Subtle differences in the use of HFOV between the trials? Seemingly minor protocol differences could have resulted in systematically different variables: either under-distension of alveoli in OSCILLATE relative to OSCAR, resulting in inadequate ventilation with a greater need for sedation, paralysis and vasopressors; or overdistension relative to OSCAR, causing alveolar trauma with worsened outcomes relative to the control group.
There’s nothing I see in the described design or the results to suggest this. But because HFOV relies on multiple chaos-prone physical phenomena (e.g. “pendelluft”) to achieve alveolar inflation, and actual local alveolar tidal volumes during HFOV have been shown to be significantly higher than expected, it’s conceivable that small protocol differences could have resulted in physiologically significant differences in effects.
Other unmeasured differences in patients, or in the care between the trials. Although it’s easy to invoke this black box to explain differences between trial outcomes, it’s always a possibility, especially in these multicenter trials conducted in different countries with different demographics and health care systems (OSCAR mainly in the U.K, OSCILLATE mostly in Canada and the U.S.).
Clinical Takeaway: Sometimes it’s good to be conventional.
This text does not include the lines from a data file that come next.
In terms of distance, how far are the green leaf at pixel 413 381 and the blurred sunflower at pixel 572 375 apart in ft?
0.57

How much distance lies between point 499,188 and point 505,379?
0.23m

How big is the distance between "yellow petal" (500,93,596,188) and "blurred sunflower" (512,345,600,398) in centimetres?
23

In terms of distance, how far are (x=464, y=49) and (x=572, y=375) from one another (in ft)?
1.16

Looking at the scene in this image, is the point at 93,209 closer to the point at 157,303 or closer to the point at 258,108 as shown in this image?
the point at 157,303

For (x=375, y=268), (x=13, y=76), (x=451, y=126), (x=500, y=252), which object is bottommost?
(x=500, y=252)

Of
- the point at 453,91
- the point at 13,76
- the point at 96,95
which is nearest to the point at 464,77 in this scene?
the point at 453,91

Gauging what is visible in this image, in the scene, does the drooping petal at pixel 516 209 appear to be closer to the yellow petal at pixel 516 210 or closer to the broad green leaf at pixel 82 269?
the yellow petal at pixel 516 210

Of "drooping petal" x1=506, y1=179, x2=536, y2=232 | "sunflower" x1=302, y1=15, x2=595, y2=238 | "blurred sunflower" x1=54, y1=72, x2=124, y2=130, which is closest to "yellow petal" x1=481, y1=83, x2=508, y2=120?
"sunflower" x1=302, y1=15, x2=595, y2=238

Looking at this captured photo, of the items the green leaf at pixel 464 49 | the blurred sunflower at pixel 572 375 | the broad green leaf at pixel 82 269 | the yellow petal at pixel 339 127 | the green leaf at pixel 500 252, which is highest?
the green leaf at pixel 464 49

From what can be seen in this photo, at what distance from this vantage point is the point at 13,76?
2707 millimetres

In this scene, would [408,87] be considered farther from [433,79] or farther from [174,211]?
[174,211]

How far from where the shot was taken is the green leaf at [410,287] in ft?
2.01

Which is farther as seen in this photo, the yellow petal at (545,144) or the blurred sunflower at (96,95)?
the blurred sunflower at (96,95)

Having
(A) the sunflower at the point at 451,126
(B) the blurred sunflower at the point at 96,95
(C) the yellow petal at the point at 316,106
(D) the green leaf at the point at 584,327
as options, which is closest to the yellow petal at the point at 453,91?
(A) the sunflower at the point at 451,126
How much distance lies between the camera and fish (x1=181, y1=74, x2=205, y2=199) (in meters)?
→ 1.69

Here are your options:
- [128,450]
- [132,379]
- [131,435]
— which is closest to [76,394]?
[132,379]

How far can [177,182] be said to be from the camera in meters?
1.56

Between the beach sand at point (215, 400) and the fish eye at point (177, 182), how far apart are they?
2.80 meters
Stick with low-tidal volume mechanical ventilation as first-line treatment for ARDS. High-frequency oscillatory ventilation remains a defensible option as a rescue mode for those who cannot be oxygenated or ventilated using conventional mechanical ventilation. And that chugga-chugga-chugga sound will continue to set nerves on edge throughout the ICU.
Duncan Young et al. High-Frequency Oscillation for Acute Respiratory Distress Syndrome. OSCAR Trial. NEJM 2013; DOI: 10.1056/NEJMoa1215716 (January 22, 2013 online)
Niall Ferguson et al. High-Frequency Oscillation in Early Acute Respiratory Distress Syndrome. OSCILLATE Trial. NEJM January 22 2013.